- EXTRACT TO READ
·····

Ukrainian First League
- Season: 2007–08
- Champions: Illichivets Mariupol
- Promoted: Illichivets Mariupol; FC Lviv;
- Relegated: MFK Mykolaiv (withdrew); Dnipro Cherkasy; CSKA Kyiv; Stal Dniprodzerzhynsk;
- Top goalscorer: 22 - Matviy Bobal (Ihroservice Simferopol)

= 2007–08 Ukrainian First League =

The 2007–08 Ukrainian First League was the seventeenth since its establishment. There were 20 teams competing. Two teams were relegated from the Ukrainian Premier League 2006-07. Four teams were promoted from the Ukrainian Second League 2006-07.

== Promotion and relegation ==

=== Promoted teams ===
These four teams were promoted from Druha Liha at the start of the season:

==== Group A ====
- FC Dnister Ovidiopil : Druha Liha champion (Debut)
- FC Prykarpattya Ivano-Frankivsk : Druha Liha runner-up (Debut)

==== Group B ====
- FC Sevastopol : Druha Liha champion (Debut)
- FC Feniks-Illichovets Kalinine : Druha Liha runner-up (Debut)

·····

- WHAT THE TASK ASKS
Using the 2007–08 Ukrainian First League summary above, answer these:
1. Who was the season's top goalscorer, and how many goals did he score?
2. How many teams competed that season?
3. Which team was the Druha Liha champion in Group B?

·····

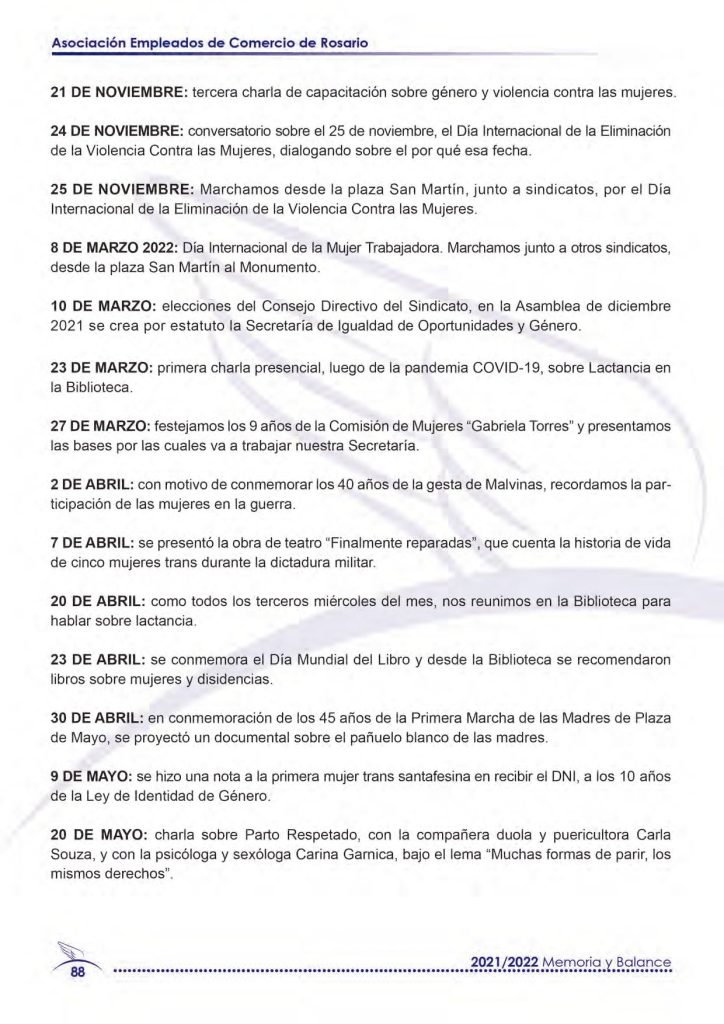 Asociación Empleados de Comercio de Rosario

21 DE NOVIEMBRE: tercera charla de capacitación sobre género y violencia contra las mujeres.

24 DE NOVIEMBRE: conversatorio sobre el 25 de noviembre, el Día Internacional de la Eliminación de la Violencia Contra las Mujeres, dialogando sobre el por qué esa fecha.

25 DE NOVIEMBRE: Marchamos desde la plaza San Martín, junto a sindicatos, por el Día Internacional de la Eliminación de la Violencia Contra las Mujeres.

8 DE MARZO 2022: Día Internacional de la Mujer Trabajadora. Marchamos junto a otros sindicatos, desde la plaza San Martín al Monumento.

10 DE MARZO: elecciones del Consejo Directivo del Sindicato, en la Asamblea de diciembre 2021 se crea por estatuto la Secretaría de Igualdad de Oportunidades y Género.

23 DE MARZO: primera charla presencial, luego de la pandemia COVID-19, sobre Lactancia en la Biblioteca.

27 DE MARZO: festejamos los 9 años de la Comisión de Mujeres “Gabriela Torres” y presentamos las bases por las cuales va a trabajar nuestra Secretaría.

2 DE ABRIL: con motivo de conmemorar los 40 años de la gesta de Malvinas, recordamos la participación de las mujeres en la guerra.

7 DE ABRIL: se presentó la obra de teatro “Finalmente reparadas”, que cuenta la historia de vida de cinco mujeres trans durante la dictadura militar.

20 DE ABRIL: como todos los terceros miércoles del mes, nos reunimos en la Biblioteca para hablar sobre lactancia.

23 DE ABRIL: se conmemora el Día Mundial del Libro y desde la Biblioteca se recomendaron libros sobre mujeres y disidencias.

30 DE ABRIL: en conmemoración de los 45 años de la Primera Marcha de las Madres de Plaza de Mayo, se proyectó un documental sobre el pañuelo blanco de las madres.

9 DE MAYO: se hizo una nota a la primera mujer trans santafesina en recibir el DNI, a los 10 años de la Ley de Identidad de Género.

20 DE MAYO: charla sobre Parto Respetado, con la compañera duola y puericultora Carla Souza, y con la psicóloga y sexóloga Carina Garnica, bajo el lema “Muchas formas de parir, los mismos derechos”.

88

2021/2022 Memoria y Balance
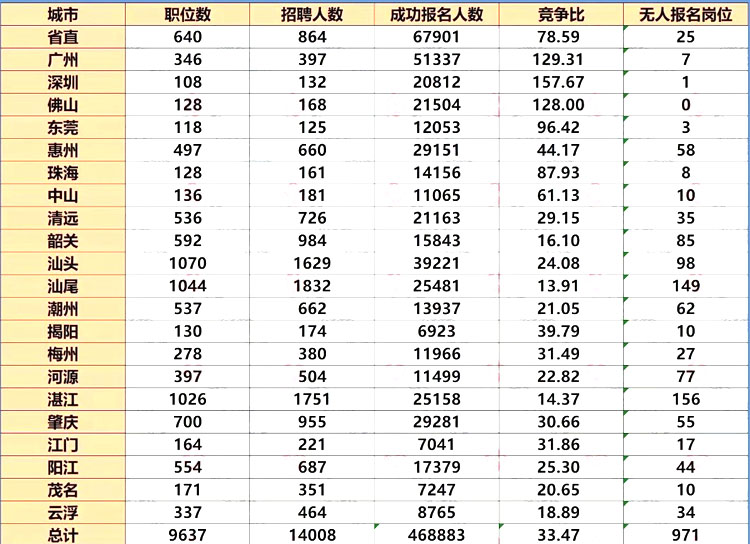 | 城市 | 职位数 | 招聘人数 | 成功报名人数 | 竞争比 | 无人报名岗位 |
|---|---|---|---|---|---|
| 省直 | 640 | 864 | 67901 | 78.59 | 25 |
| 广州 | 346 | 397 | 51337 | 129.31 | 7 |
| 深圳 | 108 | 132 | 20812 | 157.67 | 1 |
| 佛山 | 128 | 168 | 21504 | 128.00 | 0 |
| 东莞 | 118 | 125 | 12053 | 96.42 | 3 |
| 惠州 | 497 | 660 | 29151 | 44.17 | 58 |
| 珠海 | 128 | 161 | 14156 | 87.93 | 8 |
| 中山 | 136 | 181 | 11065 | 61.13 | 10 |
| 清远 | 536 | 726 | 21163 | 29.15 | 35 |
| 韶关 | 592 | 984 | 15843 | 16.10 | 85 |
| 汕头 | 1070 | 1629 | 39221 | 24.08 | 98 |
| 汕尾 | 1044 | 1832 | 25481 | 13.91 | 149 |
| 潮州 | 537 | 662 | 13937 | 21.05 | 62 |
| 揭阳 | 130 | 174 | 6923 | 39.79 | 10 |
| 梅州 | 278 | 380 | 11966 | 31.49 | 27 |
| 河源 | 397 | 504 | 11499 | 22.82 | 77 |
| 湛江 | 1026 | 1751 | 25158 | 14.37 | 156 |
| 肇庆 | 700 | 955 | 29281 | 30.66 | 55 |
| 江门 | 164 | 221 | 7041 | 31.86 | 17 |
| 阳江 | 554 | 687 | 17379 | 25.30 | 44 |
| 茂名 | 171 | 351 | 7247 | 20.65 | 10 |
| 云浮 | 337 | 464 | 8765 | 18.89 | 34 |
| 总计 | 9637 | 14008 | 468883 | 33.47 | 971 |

·····

- COMPLETED EXERCISE
1. Matviy Bobal of Ihroservice Simferopol, with 22 goals.
2. 20 teams.
3. FC Sevastopol.